TASK GOAL -> Check each line of the entries below for the string "Книга"; copy every line where it appears.

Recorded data
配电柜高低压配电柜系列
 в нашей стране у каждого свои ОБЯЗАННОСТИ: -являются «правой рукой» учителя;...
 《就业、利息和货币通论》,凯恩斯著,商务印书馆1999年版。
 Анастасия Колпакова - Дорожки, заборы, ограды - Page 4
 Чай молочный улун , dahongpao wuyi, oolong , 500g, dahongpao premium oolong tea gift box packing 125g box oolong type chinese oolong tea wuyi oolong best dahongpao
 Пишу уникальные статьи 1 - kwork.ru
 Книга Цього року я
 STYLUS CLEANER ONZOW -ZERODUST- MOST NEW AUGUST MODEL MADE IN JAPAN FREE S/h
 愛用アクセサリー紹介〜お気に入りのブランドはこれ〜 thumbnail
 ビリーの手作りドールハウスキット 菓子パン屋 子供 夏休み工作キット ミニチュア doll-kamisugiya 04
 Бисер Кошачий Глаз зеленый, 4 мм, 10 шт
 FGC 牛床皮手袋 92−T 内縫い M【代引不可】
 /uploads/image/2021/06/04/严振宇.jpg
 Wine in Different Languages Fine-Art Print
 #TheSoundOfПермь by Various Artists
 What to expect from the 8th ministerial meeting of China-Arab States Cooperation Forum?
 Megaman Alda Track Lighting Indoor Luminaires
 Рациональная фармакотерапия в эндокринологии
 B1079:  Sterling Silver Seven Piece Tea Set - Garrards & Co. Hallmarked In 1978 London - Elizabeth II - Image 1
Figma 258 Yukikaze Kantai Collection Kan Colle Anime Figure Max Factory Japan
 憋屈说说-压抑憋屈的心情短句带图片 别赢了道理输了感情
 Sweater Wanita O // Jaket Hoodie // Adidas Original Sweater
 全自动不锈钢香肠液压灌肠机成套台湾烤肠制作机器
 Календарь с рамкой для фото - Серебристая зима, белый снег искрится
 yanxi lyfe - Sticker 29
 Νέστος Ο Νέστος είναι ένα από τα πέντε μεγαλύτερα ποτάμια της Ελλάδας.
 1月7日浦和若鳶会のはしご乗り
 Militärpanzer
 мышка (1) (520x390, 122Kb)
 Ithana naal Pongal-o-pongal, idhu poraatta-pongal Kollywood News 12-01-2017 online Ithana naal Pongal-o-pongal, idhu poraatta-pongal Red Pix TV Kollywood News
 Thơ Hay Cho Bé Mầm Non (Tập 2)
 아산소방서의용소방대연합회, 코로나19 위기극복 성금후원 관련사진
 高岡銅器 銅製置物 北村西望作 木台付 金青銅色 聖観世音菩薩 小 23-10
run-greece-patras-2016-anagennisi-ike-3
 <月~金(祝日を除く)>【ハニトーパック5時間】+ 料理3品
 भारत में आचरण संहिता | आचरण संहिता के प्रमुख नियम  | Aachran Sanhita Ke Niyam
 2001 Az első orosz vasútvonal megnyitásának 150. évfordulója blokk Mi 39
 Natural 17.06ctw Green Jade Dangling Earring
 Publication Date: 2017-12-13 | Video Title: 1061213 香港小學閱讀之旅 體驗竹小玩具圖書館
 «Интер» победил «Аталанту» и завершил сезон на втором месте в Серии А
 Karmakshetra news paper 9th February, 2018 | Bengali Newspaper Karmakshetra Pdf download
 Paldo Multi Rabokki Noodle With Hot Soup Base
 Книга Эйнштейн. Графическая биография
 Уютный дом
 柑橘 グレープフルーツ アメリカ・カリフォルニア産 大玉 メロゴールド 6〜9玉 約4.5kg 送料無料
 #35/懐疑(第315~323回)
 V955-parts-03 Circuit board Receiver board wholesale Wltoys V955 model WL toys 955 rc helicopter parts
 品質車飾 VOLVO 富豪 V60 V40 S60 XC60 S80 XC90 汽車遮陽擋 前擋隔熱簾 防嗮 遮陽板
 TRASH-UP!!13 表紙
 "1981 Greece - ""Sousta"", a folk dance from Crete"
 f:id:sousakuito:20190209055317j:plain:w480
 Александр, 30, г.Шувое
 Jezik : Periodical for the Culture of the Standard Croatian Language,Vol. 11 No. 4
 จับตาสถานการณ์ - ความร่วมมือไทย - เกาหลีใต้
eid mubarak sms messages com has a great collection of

RESPONSE TO THE TASK ->
 Книга Цього року я
 Книга Эйнштейн. Графическая биография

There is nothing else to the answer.